Дочь явилась на удивление быстро. Казначей, устало потерев глаза, посмотрел на неё. Большая, суровая, но легкоранимая… Саним никогда не скрывал, что младшенькая, всегда была для него самой любимой из трёх дочерей. Старшеньким тоже отводилось место в сердце, но Лани до такой степени сильно напоминала его в юности — нескладного, полноватого подростка, доброго, но страдающего от своих комплексов, что возникало чувство такого понимания и родства, заставляя, к внутреннему личному стыду, выделять одну из дочерей больше.
— Пап? Ты чего? — спросила Ланирия, чувствуя, что пауза затянулась.
— А? Прости дочь! Задумался! Просто давно не общались и интересно узнать, как ты живёшь. Что в Школе нового?
— В Школе? Знаешь, я разочарована. Всегда считала художников такими… будто бы с неба свалившимися, одухотворёнными личностями, а тут… Картины хорошие, а люди — дерьмецом попахивают.
— Что? Прям, вот все и попахивают?
— Почти. Некоторые воняют. Сколько апломба! Сколько веры в свою исключительность!
— Не обижают? — напряжённо поинтересовался Саним.
— Эти? Я тебя умоляю! Каждый думает лишь об одном — обогатиться, а я всё-таки дочка самого казначея и ссориться со мной невыгодно. Смешки, естественно, за спиной раздаются, но тихенькие.
— И ни одного таланта?
— Есть. Многие талантливы, но как представлю, какое убожество красивую картину написало, то смотреть на неё нет никакого желания. Лучше, как прежде, не знать, кто за произведением искусства стоит.

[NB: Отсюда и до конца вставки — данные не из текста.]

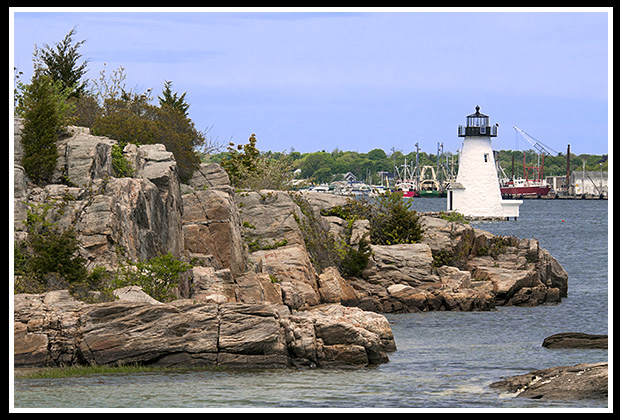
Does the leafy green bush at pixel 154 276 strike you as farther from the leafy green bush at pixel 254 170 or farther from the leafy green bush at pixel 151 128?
the leafy green bush at pixel 254 170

— Будем покупать лишь картины неизвестных авторов?
— Не лишено смысла, пап. Но одного я бы прикупила уже сейчас!
— Ну-ка?
— Слышал, что Ипрохан Весёлый одного из своих шутов в наказание к нам определил?
— Не только слышал, но и присутствовал при этом. Парб Скала, кажется?
— Верно! Вначале показался идиотом, который конфетный фантик от гобелена не отличит. Досталось парню и от преподавателей, и от учеников. Терпел шут недолго — подпёр однажды дверь мастерской огромным шкафом, чтобы никто из наших хиляков выбежать не смог, взял самого ехидного преподавателя за шкварник, макнул в краски мордой и давай по холсту водить! Кругом паника, призывы о помощи, а этот Скала знай себе “рисует”! Я, признаться, даже сама струхнула! Потом остальных учеников постигла та же участь быть “запечатлёнными”…
— И… Тебя тоже?!
— Нет, пап! Троих девушек не тронул, а только сказал: ”Учитесь, госпожи, как размазывать надо!” На этом не остановился, а пинками выстроив всех в ряд, спросил, какая картина хуже всего получилась и чего дописать надо. Что тут началось! Каждый выгораживал свою, очерняя других. Мол, и нос у них не так повёрнут для законченности рисунка, губы слишком губошлёпные — портят мазок… Дорисовывал не раз, ссылаясь на мнения "экспертов"! Я так никогда не смеялась! Тогда сама поняла, как нужно вести себя с этой “богемой”, но задора не хватает… Странно другое… Парб, действительно, талантлив. Он даже в этой мазне лицами умудрился передать характер каждого! Сплошные причудливые линии и кляксы, а не узнать невозможно! Теперь осваивает классическую технику живописи под терпеливым присмотром обгадившихся от страха преподавателей… Признаюсь, завидую ему, подсматривая за успехами. То, чему сама с трудом обучалась, этот бугай за несколько дней схватывает.